**What you have to do:**
Copy out the records below, word for word, from the first line up to and including the line with "By looking at".

[Dataset rows]

:::

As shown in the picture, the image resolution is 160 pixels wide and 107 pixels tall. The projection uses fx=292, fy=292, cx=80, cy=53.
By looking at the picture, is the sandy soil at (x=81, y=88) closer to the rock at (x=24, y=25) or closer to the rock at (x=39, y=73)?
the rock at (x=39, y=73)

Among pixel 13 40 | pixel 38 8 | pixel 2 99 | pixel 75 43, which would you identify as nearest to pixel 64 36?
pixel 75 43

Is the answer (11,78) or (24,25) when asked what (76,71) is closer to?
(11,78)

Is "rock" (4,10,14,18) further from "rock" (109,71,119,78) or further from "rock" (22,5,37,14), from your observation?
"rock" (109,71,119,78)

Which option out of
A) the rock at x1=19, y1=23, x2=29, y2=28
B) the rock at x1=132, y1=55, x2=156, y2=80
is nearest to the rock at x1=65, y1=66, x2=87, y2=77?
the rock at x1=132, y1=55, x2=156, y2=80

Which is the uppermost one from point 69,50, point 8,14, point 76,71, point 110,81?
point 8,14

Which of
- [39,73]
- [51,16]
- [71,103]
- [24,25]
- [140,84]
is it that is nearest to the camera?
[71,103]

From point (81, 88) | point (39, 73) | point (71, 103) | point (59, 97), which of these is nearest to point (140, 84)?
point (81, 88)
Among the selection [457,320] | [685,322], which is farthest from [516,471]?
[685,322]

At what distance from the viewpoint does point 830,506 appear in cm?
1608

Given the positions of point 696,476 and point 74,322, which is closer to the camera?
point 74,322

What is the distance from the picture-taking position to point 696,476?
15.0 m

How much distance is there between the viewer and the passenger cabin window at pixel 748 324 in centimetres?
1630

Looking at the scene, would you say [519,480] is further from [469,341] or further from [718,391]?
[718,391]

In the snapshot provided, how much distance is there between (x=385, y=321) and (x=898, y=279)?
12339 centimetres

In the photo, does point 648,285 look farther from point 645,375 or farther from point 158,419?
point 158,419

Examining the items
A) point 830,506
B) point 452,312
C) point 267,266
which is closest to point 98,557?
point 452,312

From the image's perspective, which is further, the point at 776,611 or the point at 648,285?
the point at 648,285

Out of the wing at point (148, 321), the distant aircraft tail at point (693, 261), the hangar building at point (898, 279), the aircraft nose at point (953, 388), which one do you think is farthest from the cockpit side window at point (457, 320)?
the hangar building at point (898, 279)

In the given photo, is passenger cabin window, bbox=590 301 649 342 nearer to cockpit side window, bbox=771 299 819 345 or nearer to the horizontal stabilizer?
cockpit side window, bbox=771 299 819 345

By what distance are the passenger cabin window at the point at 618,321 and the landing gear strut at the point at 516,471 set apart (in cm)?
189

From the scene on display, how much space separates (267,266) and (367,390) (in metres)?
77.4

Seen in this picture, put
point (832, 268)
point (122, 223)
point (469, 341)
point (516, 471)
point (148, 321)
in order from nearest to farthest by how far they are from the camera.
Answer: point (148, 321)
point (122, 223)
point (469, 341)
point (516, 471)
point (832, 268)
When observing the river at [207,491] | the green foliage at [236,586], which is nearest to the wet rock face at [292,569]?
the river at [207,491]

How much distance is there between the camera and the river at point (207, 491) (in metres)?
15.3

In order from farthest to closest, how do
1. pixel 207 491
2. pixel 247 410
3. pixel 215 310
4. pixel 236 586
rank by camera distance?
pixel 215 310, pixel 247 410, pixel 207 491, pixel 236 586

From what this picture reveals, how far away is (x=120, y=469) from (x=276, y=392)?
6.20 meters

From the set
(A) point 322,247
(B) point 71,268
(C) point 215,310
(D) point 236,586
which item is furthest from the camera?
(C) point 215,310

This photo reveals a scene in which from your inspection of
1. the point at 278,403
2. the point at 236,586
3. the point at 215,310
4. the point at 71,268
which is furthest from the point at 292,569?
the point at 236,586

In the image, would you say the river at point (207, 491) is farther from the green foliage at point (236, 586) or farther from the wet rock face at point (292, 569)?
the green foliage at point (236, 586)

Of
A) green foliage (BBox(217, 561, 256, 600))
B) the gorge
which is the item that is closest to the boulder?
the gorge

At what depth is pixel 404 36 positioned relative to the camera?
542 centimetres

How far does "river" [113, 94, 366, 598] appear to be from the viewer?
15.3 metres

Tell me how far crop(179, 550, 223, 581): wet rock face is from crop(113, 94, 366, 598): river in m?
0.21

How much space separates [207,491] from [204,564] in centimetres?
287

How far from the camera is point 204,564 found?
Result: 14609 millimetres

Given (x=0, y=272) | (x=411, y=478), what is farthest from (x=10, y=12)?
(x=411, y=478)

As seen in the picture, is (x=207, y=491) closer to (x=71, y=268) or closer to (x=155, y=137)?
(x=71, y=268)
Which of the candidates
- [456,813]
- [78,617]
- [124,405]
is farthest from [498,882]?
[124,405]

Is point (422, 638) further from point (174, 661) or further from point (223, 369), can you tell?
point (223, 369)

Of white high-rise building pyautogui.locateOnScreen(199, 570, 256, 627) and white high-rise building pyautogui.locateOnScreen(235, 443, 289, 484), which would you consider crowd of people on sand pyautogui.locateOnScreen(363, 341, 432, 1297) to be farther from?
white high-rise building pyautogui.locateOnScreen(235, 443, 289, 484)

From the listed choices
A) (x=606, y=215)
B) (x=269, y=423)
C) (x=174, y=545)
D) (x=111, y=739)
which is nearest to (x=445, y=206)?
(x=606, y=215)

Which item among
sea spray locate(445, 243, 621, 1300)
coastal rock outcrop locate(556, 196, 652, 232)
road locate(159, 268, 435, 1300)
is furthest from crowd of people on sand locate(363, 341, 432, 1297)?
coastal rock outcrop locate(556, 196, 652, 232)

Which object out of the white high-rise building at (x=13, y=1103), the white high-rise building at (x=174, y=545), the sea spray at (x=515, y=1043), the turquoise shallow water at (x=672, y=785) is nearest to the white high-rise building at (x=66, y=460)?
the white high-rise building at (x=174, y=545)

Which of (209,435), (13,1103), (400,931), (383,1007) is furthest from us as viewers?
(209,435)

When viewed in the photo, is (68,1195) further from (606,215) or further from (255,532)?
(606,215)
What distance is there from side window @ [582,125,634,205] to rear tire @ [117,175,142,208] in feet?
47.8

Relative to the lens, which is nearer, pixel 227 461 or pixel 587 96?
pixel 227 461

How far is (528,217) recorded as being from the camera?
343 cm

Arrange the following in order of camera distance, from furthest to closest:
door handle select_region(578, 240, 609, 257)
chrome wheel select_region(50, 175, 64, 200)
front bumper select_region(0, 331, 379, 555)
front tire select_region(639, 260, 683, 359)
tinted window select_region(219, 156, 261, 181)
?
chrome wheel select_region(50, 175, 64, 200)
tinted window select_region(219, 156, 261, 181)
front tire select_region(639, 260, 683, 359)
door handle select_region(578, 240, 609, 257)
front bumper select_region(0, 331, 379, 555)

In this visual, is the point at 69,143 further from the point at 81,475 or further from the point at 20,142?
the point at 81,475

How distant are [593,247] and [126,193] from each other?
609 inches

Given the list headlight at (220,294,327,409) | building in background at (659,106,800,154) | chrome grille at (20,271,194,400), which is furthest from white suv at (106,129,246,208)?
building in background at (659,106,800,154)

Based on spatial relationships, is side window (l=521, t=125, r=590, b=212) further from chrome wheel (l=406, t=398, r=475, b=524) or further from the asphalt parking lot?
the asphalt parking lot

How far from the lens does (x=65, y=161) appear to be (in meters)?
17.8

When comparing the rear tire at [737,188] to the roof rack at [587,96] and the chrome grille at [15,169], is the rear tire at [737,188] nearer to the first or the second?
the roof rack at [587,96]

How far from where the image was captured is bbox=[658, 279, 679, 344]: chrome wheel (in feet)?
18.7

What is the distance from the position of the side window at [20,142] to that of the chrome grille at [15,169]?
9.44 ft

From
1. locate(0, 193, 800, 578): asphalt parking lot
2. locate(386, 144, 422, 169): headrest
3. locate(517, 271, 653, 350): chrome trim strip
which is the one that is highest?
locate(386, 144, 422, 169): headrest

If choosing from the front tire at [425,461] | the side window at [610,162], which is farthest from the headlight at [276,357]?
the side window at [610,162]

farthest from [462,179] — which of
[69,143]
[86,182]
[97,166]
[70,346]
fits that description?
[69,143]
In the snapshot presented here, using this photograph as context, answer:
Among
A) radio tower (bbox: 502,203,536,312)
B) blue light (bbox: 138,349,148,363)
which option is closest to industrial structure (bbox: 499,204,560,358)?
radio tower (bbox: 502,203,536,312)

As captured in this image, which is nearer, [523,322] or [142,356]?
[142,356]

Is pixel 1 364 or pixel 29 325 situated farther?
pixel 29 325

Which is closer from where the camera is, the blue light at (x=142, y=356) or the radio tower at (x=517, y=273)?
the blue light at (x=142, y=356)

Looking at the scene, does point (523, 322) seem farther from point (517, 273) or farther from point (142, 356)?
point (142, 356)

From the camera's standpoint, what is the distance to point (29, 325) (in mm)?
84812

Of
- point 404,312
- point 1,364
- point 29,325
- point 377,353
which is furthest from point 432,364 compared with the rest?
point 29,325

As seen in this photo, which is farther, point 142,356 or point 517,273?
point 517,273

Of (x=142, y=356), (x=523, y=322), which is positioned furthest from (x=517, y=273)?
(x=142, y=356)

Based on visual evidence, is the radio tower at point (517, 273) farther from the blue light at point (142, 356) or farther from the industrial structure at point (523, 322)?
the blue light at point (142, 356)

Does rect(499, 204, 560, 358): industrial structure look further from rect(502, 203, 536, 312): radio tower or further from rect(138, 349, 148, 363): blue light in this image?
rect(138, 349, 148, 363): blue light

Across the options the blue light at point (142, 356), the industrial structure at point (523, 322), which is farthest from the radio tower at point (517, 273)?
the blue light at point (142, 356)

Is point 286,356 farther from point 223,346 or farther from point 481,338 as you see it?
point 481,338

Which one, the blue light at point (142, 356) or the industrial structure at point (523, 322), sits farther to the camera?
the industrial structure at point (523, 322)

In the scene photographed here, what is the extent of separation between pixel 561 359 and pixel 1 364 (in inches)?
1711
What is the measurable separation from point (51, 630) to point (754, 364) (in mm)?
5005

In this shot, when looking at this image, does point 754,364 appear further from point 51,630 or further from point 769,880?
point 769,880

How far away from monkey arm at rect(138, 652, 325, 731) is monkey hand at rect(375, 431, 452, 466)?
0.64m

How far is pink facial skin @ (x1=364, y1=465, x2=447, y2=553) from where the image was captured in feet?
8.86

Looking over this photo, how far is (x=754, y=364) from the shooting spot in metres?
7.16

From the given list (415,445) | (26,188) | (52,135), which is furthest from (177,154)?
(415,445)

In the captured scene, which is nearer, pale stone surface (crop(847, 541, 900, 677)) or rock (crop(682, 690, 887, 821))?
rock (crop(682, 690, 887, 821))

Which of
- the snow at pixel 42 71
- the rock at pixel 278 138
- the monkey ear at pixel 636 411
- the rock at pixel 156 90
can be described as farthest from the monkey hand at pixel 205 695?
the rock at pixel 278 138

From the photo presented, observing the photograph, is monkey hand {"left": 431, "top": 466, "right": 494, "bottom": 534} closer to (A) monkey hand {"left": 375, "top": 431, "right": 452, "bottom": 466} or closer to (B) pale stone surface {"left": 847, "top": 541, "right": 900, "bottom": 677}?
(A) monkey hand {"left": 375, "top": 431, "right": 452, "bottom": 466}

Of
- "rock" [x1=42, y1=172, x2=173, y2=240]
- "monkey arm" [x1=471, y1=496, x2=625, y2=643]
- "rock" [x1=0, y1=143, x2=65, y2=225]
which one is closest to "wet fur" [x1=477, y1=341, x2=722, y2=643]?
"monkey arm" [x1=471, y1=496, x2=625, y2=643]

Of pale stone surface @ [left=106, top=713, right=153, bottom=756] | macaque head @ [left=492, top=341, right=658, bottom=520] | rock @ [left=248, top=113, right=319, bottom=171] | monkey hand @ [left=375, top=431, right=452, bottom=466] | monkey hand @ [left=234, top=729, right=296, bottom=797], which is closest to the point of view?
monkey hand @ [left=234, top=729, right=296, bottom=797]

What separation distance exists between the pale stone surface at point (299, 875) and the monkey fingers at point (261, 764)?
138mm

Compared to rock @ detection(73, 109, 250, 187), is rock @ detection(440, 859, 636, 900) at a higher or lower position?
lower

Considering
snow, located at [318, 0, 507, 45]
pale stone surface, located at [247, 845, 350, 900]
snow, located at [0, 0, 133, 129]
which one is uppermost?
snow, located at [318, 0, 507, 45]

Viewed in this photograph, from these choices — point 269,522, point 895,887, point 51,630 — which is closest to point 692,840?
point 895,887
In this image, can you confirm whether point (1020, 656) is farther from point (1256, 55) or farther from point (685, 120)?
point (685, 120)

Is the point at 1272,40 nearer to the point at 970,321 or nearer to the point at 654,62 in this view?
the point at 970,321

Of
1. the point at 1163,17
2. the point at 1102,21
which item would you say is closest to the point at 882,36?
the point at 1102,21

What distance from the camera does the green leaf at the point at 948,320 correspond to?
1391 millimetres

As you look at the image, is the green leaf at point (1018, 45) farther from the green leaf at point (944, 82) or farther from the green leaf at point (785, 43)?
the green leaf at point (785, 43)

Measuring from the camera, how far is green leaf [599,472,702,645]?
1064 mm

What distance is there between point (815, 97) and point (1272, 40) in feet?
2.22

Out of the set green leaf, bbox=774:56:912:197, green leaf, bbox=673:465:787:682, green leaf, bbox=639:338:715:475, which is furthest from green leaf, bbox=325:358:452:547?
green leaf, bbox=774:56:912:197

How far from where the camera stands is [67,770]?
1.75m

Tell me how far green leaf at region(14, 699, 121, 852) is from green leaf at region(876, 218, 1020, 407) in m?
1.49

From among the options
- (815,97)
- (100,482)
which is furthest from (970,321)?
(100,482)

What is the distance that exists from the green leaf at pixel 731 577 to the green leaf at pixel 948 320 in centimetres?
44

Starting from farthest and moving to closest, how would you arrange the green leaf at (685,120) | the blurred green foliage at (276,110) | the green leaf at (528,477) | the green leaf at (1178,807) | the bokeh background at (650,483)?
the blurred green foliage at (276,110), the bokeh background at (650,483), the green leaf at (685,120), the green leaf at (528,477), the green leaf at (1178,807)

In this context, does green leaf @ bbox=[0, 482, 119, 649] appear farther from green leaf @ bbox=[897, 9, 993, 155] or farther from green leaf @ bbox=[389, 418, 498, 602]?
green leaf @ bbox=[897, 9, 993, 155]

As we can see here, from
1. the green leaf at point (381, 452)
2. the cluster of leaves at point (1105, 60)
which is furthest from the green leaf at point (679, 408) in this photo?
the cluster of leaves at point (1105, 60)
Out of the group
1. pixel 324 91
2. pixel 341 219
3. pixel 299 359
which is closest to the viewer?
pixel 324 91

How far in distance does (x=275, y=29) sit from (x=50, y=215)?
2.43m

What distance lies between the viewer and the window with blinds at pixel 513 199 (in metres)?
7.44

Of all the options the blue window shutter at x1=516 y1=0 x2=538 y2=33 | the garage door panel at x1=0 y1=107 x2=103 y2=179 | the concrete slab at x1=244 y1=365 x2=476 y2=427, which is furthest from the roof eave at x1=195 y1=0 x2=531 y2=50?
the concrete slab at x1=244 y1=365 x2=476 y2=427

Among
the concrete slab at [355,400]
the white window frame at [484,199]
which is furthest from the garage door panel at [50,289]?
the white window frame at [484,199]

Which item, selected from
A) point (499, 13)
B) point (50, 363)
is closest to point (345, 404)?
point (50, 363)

:::

**Task solution:**
As shown in the picture, the image resolution is 160 pixels wide and 107 pixels tall. The projection uses fx=292, fy=292, cx=80, cy=53.
By looking at the picture, is the sandy soil at (x=81, y=88) closer to the rock at (x=24, y=25) or closer to the rock at (x=39, y=73)?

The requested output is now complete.